A lifetime savings model, where workers would choose an automatic enrolment pension provider for life, taking it with them from employer to employer, has been kicked into the long grass by a DWP working group today.
A report from the DWP’s Small Pots Working Group Report published today has recommended that development of a lifetime model wait until alternative models, including member-led consolidation and bulk consolidation be considered as a priority.
The lifetime model was supported by Hargreaves Lansdown, a member of the working group’s contract-based expert panel. It said: “This option would have a significant positive impact on member engagement. The pension member, rather than the provider or the employer is at the heart of the system. Members would have their pension for their retirement”.
But this view was opposed by Creative, a member of the master trust expert panel, which said: “The success of the AE policy is in no small part due to its ‘nudging and inertia’ aspects. These benefits would be lost and 20 years’ worth of successful policy development (i.e. the AE policy) would be given up”.
The CBI told the working group: “Prioritising consolidation and member exchange models to help savers avoid the risks of small pots is an ambition that employers support. They want the lifetime provider model off the table because it would be much more complicated and expensive, and welcome the working group recommending further analysis of other options.”
A payroll member of the working group said a lifetime provider model: “Would have a huge impact on payrolls and bureaux who would have to upload multiple files to multiple providers.
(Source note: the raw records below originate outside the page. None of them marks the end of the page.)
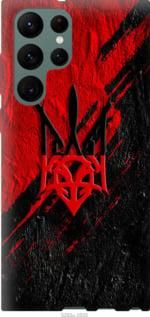 Чохол для Samsung Galaxy S22 Ultra з силікону FCh_000931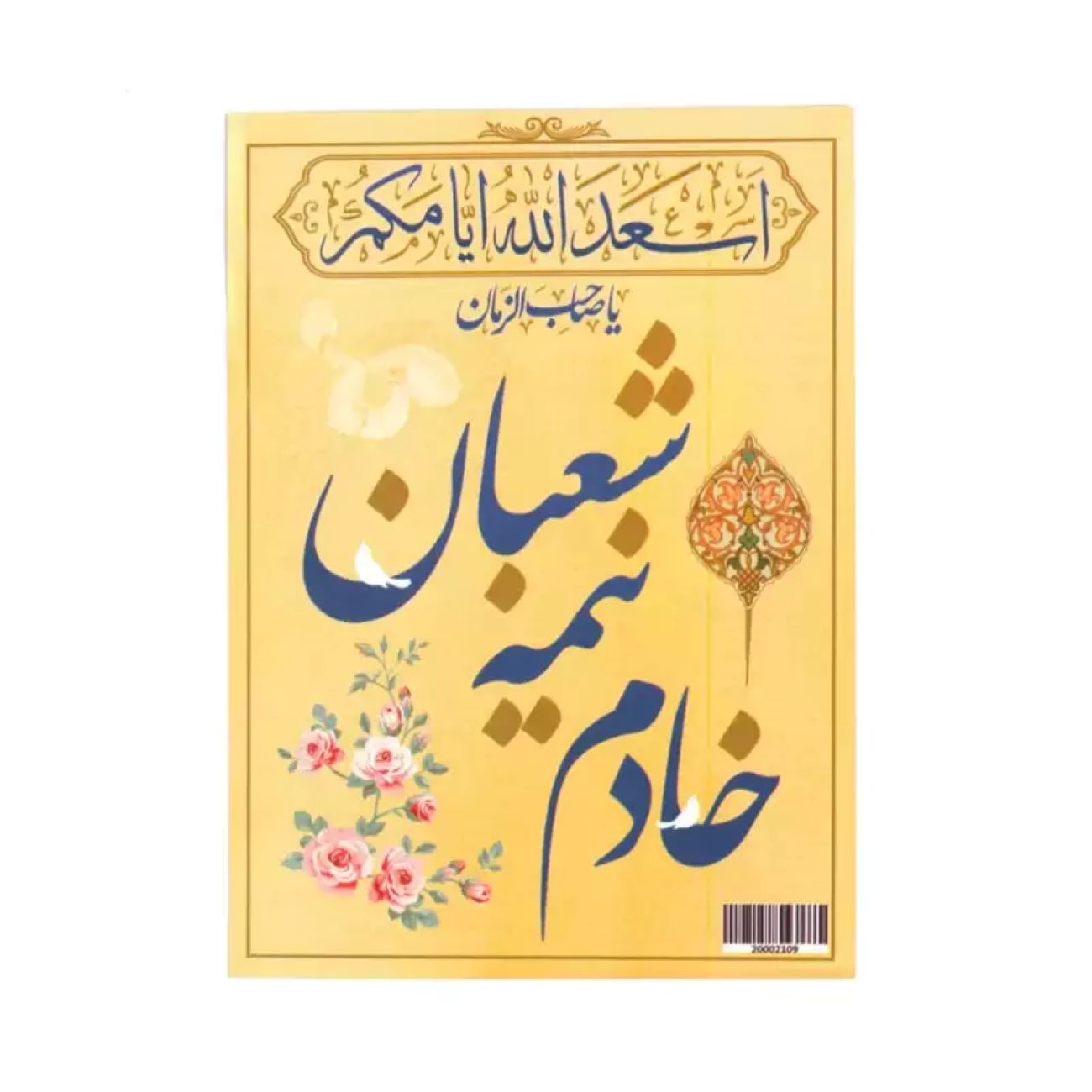 Main image of 伊斯兰穆哈兰姆双面卡片 – “米德-沙班的仆人”（100 张）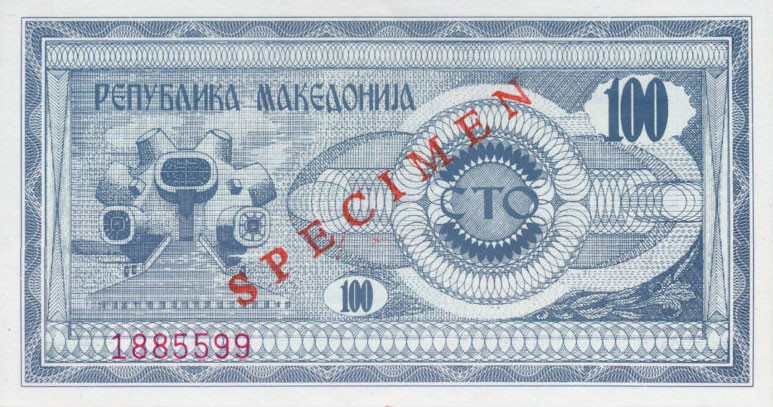 Front of Macedonia p4s: 100 Denar from 1992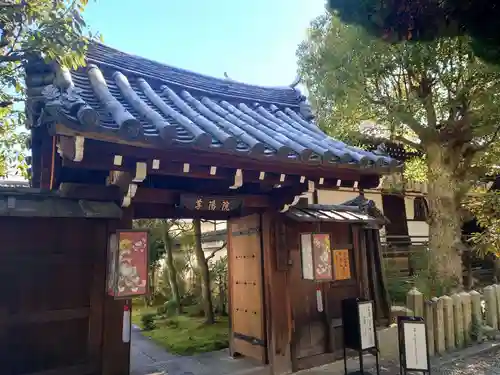 尊陽院(京都府)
There is no standard file upload process currently so every pension provider asks for slightly different formats”.
The report says the lifetime provider model also creates potential serious risks to current workplace pensions provision. It says: “The model would effectively break the connection with the employer, which could weaken their engagement with the workforce in terms of retirement provision. This could impact on employer-led retirement planning for their workforce.
“It could also mean employers could be discouraged from going ‘beyond the minimum’ as the ability to tailor the scheme to meet the needs of their particular workforce.”
It notes that the lifetime savings model would also not be feasible for single employer trust schemes and the employer would be required to replace their single employer scheme. The development of a new regulatory framework would also be required to ensure that lifetime providers could fulfil the role that providers nominated by an employer do today, such as ensuring contributions are paid regularly; monitoring automatic enrolment compliance; and following up late payments.
The report also argues that a lifetime provider model could also cause competition issues, with consequent risks of ‘selection’, if it resulted in increased competition for the most economically valuable members. Currently some providers accept all employers, some accept employers and apply a connection charge and some providers make business decisions about which employers and sectors to serve. If the model were to also result in selection and filtering of members as a result of providers making business choices about who to serve, it could present risks to the existing supply for scheme members. This could in turn present risks to scheme member choice and access to value for money workplace pension provision for some types of member; however other types may find they have increased choice. It is not certain if supply would remain viable for those scheme members who historically have been viewed as the hardest to help in terms of workplace pension saving, including: lower earners; women; and younger people. In addition, this could potentially necessitate additional safeguards to protect consumers from unsolicited marketing. The Working Group’s view was that this model would present real risks to the viability of the market to continue to meet the needs of the group for whom AE was designed, although it could have benefits for more engaged and better off members.
On the lifetime provider model, the report concludes: “The voluntary lifetime provider model is attractive as it potentially puts the member at the heart of the solution, but again as this is member-led it is not likely to achieve large scale consolidation. The automatic and carousel lifetime model does not support the principles underpinning the success of AE, it would require significant change to the current pensions market structure, it is unlikely to change member savings behaviours and it could impact negatively on the employer role. Therefore, it is recommended that other large scale solutions are explored in the first instance.”